Tender prices fell by 17.2% over the last twelve months, according to new figures from the Society of Chartered Surveyors.

The index for the second half of 2009 shows prices decreased of 7.5%. The figures also show that by the end of the year tender prices had fallen 29% from their peak in the first half of 2007.

Chairman of the Quantity Surveyors Division of the SCS, Micheal O’Connor said the figures showed that the trend in below cost tendering was continuing and he warned that this could not continue.

Image: TENDERPRICESX620
The graph illustrates the dramatic fall in tender prices since they peaked in the first half of 2007

“The index records tender prices every six months and this is the fifth straight decline in a row. While there was a need for a correction, the continuous fall in tender prices and the extent of those falls year on year is forcing firms to take on jobs at below cost," he said. 
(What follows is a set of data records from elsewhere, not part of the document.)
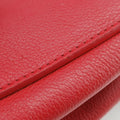 Lock Me II BBRubyLeatherM51202DU5115ロックミーII BBルビーレザーM51202DU5115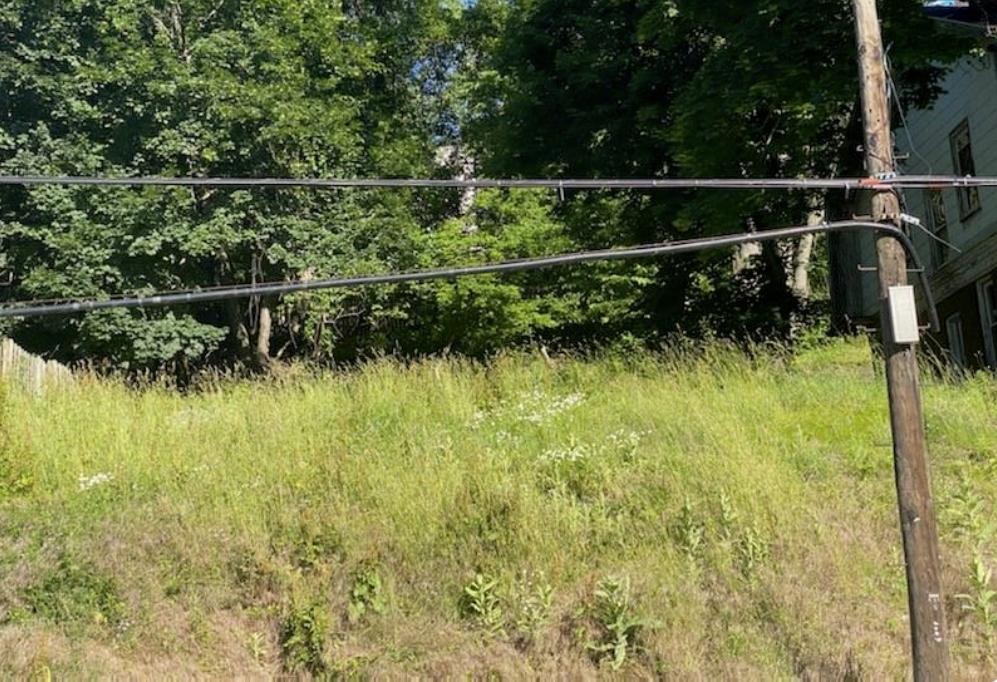 0.16 Acres for Sale in Pittsburgh, Pennsylvania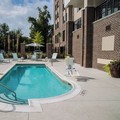 Photo of Springhill Suites by Marriott Charleston Mount Pleasant Pool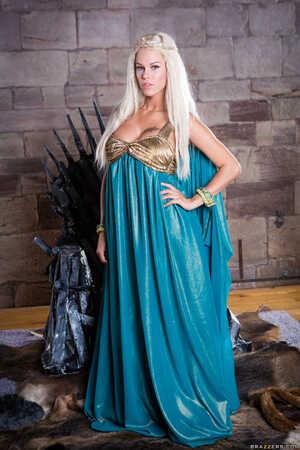 Original 1663 px/ 2495 px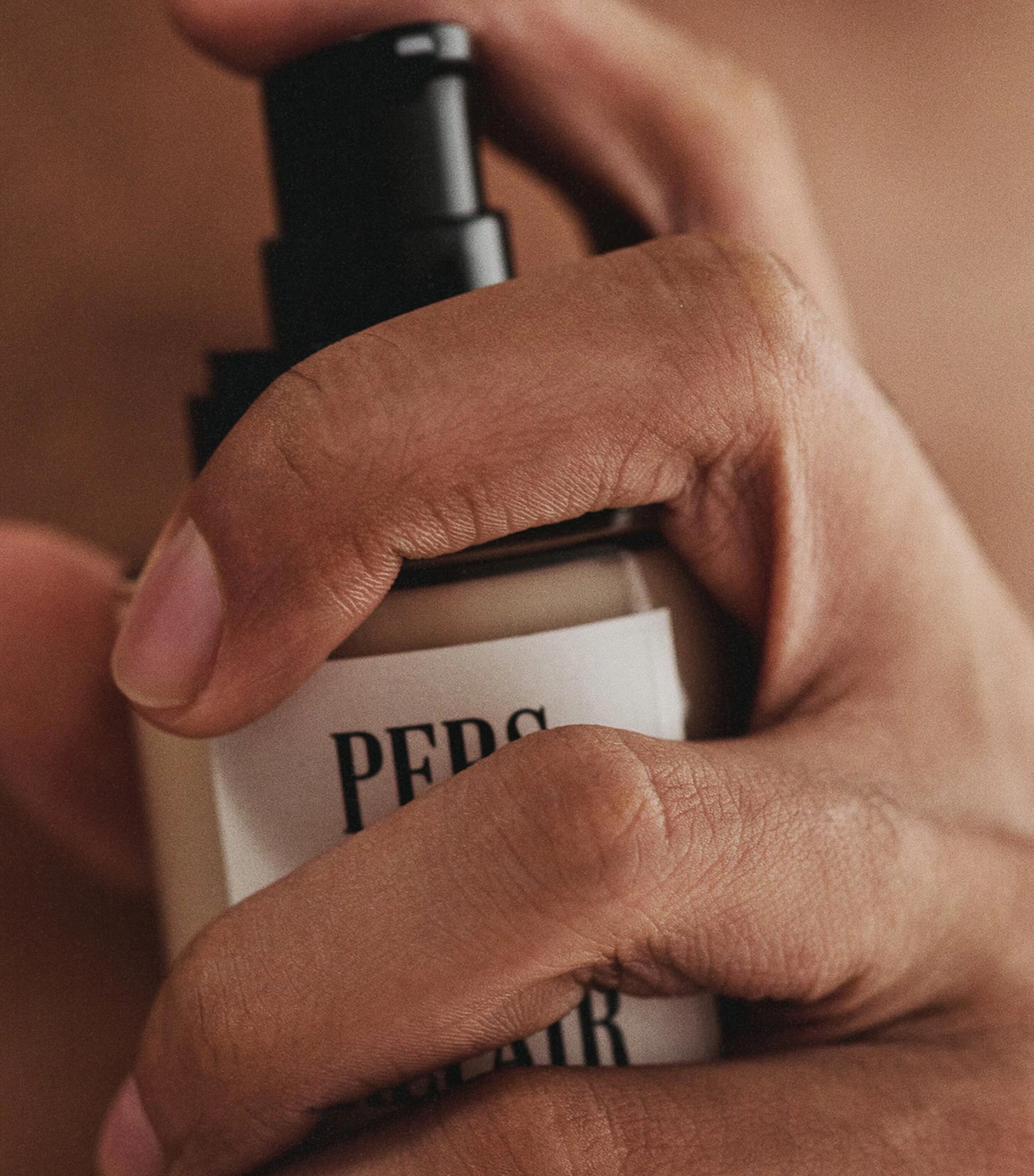 Light Hydrating Cream (50ml)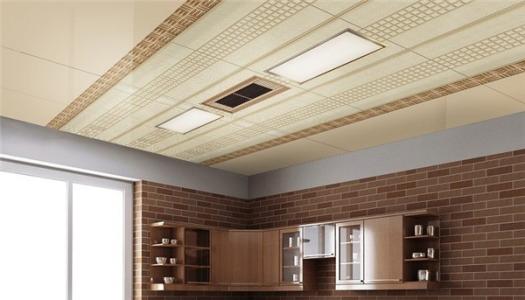 餐廳鋁扣板多少錢-江北餐廳鋁扣板多少錢-餐廳用多大鋁扣板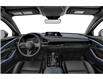2021 Mazda CX-30 GT (Stk: 12503A) in Brockville - Image 4 of 6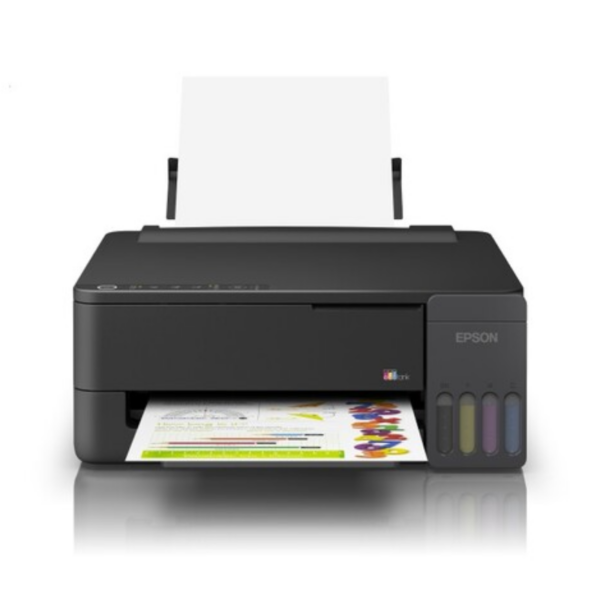 Impresora Epson L1350 EcoTank inalámbrica Wifi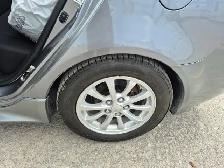2014 Mitsubishi Lancer - Photo 20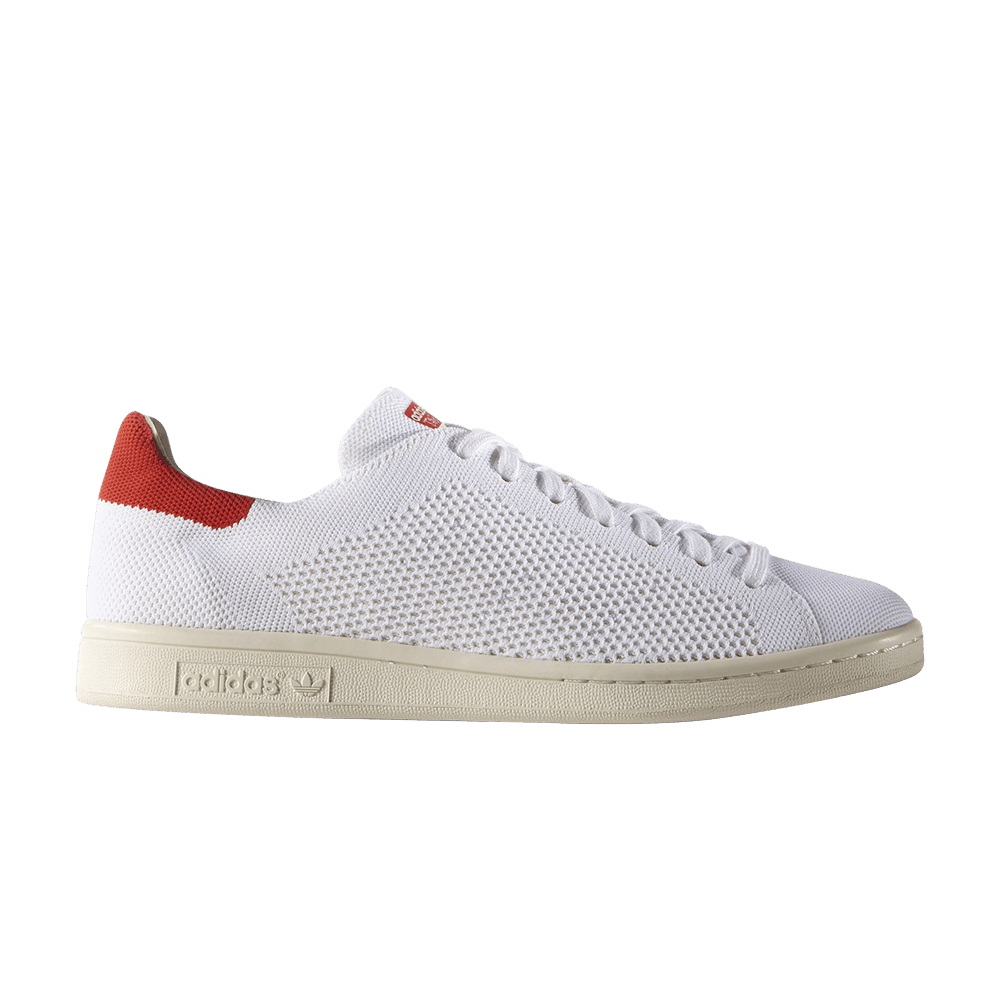 Stan Smith OG 'Primeknit' | GOAT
"This situation is not sustainable for any period and we are seeing that with the amount of firms going out of business and the catastrophic rise in unemployment in throughout this sector,” he added. 

The SCS has been calling on the government to take advantage of the lower prices and invest in public infrastructural projects. The Society also urged the government to appoint a Chief Adviser to co-ordinate the industry.

“These figures show it is an excellent time to embark on a building project. Unfortunately there is very little private sector investment at the moment and the Government has chosen to cut back on the public capital programme,” O’Connor said.

“Unless swift, imaginative action is taken now the sector will continue to haemorrhage jobs and we will lose the skills and expertise we have built up over the last fifteen years,” he added.